April 19, 2013|By Rong-Gong Lin II
  • Thousands of bicyclists pedal up and down Spring Street in downtown Los Angeles during the 5th Annual CicLAvia on Oct. 7, 2012.
Thousands of bicyclists pedal up and down Spring Street in downtown Los… (Luis Sinco / Los Angeles…)

Los Angeles and Long Beach police are increasing patrols on some of Southern California’s largest events this weekend, like the CicLAvia biking event and the Toyota Grand Prix of Long Beach, as the region remains jittery from the Boston bombing attacks.

Officials said to expect more undercover officers and bomb sweeps.

"We're going to have plenty of security. ... There's no specific threat to the L.A. region. None. I would know," Los Angeles Mayor Antonio Villaraigosa told reporters Friday. "We're inviting people to come out. We're not going to let anyone change our life."

Long Beach police Chief Jim McDonnell said there will be increased uniformed and undercover police presence at the Toyota Grand Prix of Long Beach, which typically draws 170,000 spectators over three days.

And Los Angeles Police Chief Charlie Beck said more police would be on hand for the Clippers playoff game Saturday and CicLAvia,  when 15 miles of L.A.'s roads shut down on Sunday from downtown to Venice Beach for bicyclists, skateboarders and walkers; last October, about 100,000 attended.

The police chiefs, however, urged the public to be ever-more vigilant about reporting suspicious behavior.

"This just reminds us how simple it is for a couple of individuals to commit an act of terrorism that affects the whole nation," Beck said. "In those large crowd situations, we can't be everywhere. We can't see everything. But the public does. And if you see something, you gotta say something. 1-877-A-THREAT."
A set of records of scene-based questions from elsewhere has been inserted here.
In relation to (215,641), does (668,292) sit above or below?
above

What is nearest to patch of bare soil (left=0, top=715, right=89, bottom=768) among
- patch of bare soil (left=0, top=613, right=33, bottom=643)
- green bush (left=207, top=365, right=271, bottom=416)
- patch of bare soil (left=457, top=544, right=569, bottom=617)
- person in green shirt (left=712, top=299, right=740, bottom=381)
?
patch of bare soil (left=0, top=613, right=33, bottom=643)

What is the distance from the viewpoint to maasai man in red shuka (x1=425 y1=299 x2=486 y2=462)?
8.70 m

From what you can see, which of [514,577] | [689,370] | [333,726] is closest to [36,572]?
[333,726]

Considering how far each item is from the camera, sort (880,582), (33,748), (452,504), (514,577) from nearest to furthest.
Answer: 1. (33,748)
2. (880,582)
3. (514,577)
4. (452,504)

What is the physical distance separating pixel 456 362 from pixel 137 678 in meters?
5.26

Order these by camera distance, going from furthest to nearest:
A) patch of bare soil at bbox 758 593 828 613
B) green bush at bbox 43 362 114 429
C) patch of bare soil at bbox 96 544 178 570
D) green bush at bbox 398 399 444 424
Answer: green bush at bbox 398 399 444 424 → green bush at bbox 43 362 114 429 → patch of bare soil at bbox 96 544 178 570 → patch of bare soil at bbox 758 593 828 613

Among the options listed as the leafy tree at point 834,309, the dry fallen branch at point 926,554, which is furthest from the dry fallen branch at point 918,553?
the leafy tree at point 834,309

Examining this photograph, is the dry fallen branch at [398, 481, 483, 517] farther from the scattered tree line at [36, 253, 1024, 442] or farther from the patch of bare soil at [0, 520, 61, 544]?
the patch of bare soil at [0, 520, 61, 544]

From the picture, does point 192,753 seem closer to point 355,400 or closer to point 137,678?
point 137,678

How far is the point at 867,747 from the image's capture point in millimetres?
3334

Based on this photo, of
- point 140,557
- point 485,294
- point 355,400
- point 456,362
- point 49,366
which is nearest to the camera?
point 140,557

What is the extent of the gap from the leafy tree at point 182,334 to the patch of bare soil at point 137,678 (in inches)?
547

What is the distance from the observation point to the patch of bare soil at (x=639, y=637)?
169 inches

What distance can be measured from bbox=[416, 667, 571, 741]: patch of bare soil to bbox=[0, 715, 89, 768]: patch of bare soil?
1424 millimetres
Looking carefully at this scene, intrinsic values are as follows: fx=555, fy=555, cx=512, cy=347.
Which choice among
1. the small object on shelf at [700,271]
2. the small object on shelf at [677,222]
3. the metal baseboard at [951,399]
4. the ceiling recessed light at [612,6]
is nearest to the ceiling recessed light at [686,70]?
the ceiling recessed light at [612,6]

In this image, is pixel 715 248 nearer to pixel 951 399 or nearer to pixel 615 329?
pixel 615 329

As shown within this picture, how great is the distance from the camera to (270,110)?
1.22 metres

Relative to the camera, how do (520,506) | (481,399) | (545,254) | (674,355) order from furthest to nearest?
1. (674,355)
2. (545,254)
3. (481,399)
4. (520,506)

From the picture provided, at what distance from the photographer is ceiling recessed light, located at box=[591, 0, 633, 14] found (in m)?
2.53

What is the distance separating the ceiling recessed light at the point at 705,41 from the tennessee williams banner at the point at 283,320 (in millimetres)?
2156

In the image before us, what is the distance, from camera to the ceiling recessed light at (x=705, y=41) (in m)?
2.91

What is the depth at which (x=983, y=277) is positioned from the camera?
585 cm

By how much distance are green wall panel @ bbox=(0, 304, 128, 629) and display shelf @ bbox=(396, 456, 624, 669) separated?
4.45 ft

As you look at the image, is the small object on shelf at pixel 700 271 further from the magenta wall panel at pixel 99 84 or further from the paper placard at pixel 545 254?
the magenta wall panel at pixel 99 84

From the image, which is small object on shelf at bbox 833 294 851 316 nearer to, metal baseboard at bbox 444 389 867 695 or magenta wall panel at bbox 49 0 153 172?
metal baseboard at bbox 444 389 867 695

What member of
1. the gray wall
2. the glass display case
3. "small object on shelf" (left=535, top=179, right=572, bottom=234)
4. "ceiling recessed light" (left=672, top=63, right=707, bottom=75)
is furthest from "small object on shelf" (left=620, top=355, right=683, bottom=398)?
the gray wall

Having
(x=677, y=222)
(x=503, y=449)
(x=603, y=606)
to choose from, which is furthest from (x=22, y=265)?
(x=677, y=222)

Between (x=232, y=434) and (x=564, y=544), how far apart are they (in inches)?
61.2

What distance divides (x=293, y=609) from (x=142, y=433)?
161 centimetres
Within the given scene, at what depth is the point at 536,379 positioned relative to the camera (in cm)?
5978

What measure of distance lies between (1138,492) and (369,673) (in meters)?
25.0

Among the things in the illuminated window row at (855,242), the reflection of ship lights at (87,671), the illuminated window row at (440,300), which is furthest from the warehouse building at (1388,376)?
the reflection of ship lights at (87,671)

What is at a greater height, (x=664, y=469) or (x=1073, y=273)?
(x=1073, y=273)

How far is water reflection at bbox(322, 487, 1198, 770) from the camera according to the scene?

Beck noted that in the Boston case, it was a member of the crowd that gave significant information that led to the identification of the suspects.

McDonnell also urged the public to contact the police if they see hints that a person may be planning to take destructive, violent action. "Too often people think 'I don't want to bother the police.' That's what we're there for. We want to know ahead of time so we can prevent it."

Another large event occurring this weekend is the Los Angeles Times Festival of Books at USC, which could attract 150,000 people.